**What you will do:** Write out every line of the following data word for word, changing nothing.

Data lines
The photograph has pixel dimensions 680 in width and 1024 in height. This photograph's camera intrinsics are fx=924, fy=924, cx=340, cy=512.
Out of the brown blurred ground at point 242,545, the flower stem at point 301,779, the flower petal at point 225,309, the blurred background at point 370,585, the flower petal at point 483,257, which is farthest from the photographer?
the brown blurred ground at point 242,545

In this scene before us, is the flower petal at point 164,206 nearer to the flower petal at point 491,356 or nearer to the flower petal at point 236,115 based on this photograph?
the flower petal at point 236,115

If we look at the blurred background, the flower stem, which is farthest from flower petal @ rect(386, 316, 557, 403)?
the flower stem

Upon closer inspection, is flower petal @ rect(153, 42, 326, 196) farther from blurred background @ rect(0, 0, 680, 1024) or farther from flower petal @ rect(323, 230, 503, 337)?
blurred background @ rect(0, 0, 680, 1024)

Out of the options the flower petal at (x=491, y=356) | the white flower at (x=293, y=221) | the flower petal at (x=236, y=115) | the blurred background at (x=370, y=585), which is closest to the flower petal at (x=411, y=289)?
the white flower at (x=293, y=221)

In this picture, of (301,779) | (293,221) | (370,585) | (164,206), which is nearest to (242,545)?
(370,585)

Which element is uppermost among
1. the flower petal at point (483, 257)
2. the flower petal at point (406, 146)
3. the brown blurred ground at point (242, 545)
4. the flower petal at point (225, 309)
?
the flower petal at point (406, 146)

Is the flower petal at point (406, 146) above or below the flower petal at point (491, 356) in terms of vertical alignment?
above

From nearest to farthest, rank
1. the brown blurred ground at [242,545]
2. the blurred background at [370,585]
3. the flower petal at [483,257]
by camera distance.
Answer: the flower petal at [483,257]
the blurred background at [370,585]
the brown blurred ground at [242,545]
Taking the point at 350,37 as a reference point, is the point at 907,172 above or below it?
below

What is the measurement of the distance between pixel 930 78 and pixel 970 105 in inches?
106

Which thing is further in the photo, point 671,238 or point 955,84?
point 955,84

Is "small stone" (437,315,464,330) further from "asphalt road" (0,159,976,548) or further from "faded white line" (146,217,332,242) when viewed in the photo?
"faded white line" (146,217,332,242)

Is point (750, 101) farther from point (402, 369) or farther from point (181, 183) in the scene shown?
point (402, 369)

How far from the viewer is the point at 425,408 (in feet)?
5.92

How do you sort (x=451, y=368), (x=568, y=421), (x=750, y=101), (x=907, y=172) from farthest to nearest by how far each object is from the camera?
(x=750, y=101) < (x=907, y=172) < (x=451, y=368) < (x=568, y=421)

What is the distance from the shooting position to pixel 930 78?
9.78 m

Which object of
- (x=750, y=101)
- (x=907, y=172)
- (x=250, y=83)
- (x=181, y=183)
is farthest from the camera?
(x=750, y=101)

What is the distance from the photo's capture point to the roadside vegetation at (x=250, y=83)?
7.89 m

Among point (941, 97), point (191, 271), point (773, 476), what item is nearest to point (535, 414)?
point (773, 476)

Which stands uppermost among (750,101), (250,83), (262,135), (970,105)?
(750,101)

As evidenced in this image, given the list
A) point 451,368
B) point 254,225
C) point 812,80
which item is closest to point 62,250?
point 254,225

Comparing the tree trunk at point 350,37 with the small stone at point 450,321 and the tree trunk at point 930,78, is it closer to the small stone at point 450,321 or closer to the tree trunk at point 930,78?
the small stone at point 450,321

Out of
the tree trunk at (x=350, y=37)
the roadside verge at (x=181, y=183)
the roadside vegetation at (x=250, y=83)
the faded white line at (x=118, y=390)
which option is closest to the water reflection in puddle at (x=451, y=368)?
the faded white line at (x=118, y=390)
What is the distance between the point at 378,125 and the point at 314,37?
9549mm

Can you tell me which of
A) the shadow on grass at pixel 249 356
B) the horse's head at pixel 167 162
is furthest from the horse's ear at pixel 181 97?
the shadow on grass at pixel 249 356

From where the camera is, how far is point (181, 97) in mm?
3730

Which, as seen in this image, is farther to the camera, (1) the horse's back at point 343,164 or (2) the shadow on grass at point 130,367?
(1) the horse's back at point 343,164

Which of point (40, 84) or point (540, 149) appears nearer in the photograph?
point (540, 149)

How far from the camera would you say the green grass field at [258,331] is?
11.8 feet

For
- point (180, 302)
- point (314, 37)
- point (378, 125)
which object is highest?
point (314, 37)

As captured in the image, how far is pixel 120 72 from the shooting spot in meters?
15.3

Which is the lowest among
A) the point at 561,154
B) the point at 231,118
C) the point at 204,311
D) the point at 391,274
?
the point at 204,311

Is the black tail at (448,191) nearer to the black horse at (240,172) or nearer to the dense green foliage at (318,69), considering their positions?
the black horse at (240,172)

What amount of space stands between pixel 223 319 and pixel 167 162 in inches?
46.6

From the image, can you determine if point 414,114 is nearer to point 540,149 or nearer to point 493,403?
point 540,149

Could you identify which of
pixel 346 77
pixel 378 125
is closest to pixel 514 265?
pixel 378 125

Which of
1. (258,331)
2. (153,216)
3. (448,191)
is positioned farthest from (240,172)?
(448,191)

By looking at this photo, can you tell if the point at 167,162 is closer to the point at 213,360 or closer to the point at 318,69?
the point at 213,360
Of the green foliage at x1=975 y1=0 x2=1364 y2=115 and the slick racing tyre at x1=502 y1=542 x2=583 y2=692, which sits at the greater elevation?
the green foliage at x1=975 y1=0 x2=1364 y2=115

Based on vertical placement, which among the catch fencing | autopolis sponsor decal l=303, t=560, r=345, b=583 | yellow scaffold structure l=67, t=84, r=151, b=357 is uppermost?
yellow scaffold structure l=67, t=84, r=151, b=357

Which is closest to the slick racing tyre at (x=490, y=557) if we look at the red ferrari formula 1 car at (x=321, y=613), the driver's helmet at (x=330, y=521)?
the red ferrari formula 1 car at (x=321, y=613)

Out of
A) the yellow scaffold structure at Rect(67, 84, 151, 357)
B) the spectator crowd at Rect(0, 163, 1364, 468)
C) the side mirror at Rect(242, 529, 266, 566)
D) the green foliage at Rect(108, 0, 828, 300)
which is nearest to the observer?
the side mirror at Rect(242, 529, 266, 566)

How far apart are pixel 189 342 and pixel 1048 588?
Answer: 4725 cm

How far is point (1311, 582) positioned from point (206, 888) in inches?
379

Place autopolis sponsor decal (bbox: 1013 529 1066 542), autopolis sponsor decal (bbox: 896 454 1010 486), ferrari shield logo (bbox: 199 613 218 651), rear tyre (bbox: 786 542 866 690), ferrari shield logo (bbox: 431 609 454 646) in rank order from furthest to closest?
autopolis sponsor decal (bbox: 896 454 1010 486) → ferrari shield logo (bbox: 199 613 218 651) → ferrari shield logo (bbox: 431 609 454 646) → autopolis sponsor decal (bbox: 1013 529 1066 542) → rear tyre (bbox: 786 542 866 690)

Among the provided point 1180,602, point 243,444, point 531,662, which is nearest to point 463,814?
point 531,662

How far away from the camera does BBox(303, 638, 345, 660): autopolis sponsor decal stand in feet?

**Exercise response:**
The photograph has pixel dimensions 680 in width and 1024 in height. This photograph's camera intrinsics are fx=924, fy=924, cx=340, cy=512.
Out of the brown blurred ground at point 242,545, the flower stem at point 301,779, the flower petal at point 225,309, the blurred background at point 370,585, the flower petal at point 483,257, which is farthest from the photographer?
the brown blurred ground at point 242,545

In this scene before us, is the flower petal at point 164,206 nearer to the flower petal at point 491,356 or nearer to the flower petal at point 236,115 based on this photograph?
the flower petal at point 236,115

If we look at the blurred background, the flower stem, which is farthest from flower petal @ rect(386, 316, 557, 403)?
the flower stem

Upon closer inspection, is flower petal @ rect(153, 42, 326, 196) farther from blurred background @ rect(0, 0, 680, 1024) or farther from flower petal @ rect(323, 230, 503, 337)?
blurred background @ rect(0, 0, 680, 1024)

Out of the options the flower petal at (x=491, y=356) | the white flower at (x=293, y=221) | the flower petal at (x=236, y=115) | the blurred background at (x=370, y=585), which is closest to the flower petal at (x=411, y=289)?
the white flower at (x=293, y=221)

In this picture, of (301,779) | (293,221) | (370,585) | (164,206), which is nearest to (242,545)?
(370,585)

Which element is uppermost among
1. the flower petal at point (483, 257)
2. the flower petal at point (406, 146)
3. the brown blurred ground at point (242, 545)
4. the flower petal at point (225, 309)
?
the flower petal at point (406, 146)

Is the flower petal at point (406, 146) above or below the flower petal at point (491, 356) in terms of vertical alignment?
above

From nearest to farthest, rank
1. the brown blurred ground at [242,545]
2. the blurred background at [370,585]
3. the flower petal at [483,257]
by camera distance.
Answer: the flower petal at [483,257]
the blurred background at [370,585]
the brown blurred ground at [242,545]
Taking the point at 350,37 as a reference point, is the point at 907,172 above or below it?
below

What is the measurement of the distance between pixel 930 78 and pixel 970 105 in inches?
106

Which thing is further in the photo, point 671,238 or point 955,84?
point 955,84

Is "small stone" (437,315,464,330) further from "asphalt road" (0,159,976,548) or further from "faded white line" (146,217,332,242) when viewed in the photo?
"faded white line" (146,217,332,242)

Is point (750, 101) farther from point (402, 369) or farther from point (181, 183) in the scene shown?
point (402, 369)

How far from the viewer is the point at 425,408 (in feet)?
5.92

How do you sort (x=451, y=368), (x=568, y=421), (x=750, y=101), (x=907, y=172) from farthest to nearest by how far each object is from the camera?
(x=750, y=101) < (x=907, y=172) < (x=451, y=368) < (x=568, y=421)

What is the distance from the shooting position to pixel 930 78?
9.78 m

Which object of
- (x=750, y=101)
- (x=907, y=172)
- (x=250, y=83)
- (x=181, y=183)
is farthest from the camera?
(x=750, y=101)

What is the distance from the photo's capture point to the roadside vegetation at (x=250, y=83)?
7.89 m

Among point (941, 97), point (191, 271), point (773, 476), what item is nearest to point (535, 414)?
point (773, 476)

Which stands uppermost among (750,101), (250,83), (262,135), (970,105)?
(750,101)

As evidenced in this image, given the list
A) point 451,368
B) point 254,225
C) point 812,80
which item is closest to point 62,250?
point 254,225

Comparing the tree trunk at point 350,37 with the small stone at point 450,321 and the tree trunk at point 930,78, is it closer to the small stone at point 450,321 or closer to the tree trunk at point 930,78?
the small stone at point 450,321

Out of
the tree trunk at (x=350, y=37)
the roadside verge at (x=181, y=183)
the roadside vegetation at (x=250, y=83)
the faded white line at (x=118, y=390)
which option is closest to the water reflection in puddle at (x=451, y=368)?
the faded white line at (x=118, y=390)
What is the distance between the point at 378,125 and the point at 314,37?
9549mm

Can you tell me which of
A) the shadow on grass at pixel 249 356
B) the horse's head at pixel 167 162
is furthest from the horse's ear at pixel 181 97?
the shadow on grass at pixel 249 356

From where the camera is, how far is point (181, 97) in mm?
3730

Which, as seen in this image, is farther to the camera, (1) the horse's back at point 343,164 or (2) the shadow on grass at point 130,367?
(1) the horse's back at point 343,164

Which of point (40, 84) or point (540, 149) appears nearer in the photograph?
point (540, 149)

How far from the camera would you say the green grass field at [258,331] is?
11.8 feet

For
- point (180, 302)
- point (314, 37)
- point (378, 125)
which object is highest?
point (314, 37)

As captured in the image, how far is pixel 120 72 from the shooting spot in meters?
15.3

Which is the lowest among
A) the point at 561,154
B) the point at 231,118
C) the point at 204,311
D) the point at 391,274
?
the point at 204,311

Is the black tail at (448,191) nearer to the black horse at (240,172) or nearer to the dense green foliage at (318,69), considering their positions?
the black horse at (240,172)

What amount of space stands between pixel 223 319 and pixel 167 162 in inches?
46.6

From the image, can you determine if point 414,114 is nearer to point 540,149 or nearer to point 493,403?
point 540,149

Could you identify which of
pixel 346 77
pixel 378 125
is closest to pixel 514 265?
pixel 378 125

Which of
1. (258,331)
2. (153,216)
3. (448,191)
is positioned farthest from (240,172)?
(448,191)

By looking at this photo, can you tell if the point at 167,162 is closer to the point at 213,360 or closer to the point at 318,69?
the point at 213,360
Of the green foliage at x1=975 y1=0 x2=1364 y2=115 and the slick racing tyre at x1=502 y1=542 x2=583 y2=692, which sits at the greater elevation?
the green foliage at x1=975 y1=0 x2=1364 y2=115

Based on vertical placement, which among the catch fencing | autopolis sponsor decal l=303, t=560, r=345, b=583 | yellow scaffold structure l=67, t=84, r=151, b=357 is uppermost?
yellow scaffold structure l=67, t=84, r=151, b=357

Which is closest to the slick racing tyre at (x=490, y=557) if we look at the red ferrari formula 1 car at (x=321, y=613), the driver's helmet at (x=330, y=521)?
the red ferrari formula 1 car at (x=321, y=613)

Out of
A) the yellow scaffold structure at Rect(67, 84, 151, 357)
B) the spectator crowd at Rect(0, 163, 1364, 468)
C) the side mirror at Rect(242, 529, 266, 566)
D) the green foliage at Rect(108, 0, 828, 300)
which is nearest to the observer?
the side mirror at Rect(242, 529, 266, 566)

How far apart are pixel 189 342 and pixel 1048 588?
Answer: 4725 cm

How far is point (1311, 582) positioned from point (206, 888) in inches?
379

Place autopolis sponsor decal (bbox: 1013 529 1066 542), autopolis sponsor decal (bbox: 896 454 1010 486), ferrari shield logo (bbox: 199 613 218 651), rear tyre (bbox: 786 542 866 690), ferrari shield logo (bbox: 431 609 454 646) in rank order from furthest to closest?
autopolis sponsor decal (bbox: 896 454 1010 486) → ferrari shield logo (bbox: 199 613 218 651) → ferrari shield logo (bbox: 431 609 454 646) → autopolis sponsor decal (bbox: 1013 529 1066 542) → rear tyre (bbox: 786 542 866 690)

Among the provided point 1180,602, point 243,444, point 531,662, which is nearest to point 463,814?
point 531,662

How far away from the camera does BBox(303, 638, 345, 660): autopolis sponsor decal stand in feet?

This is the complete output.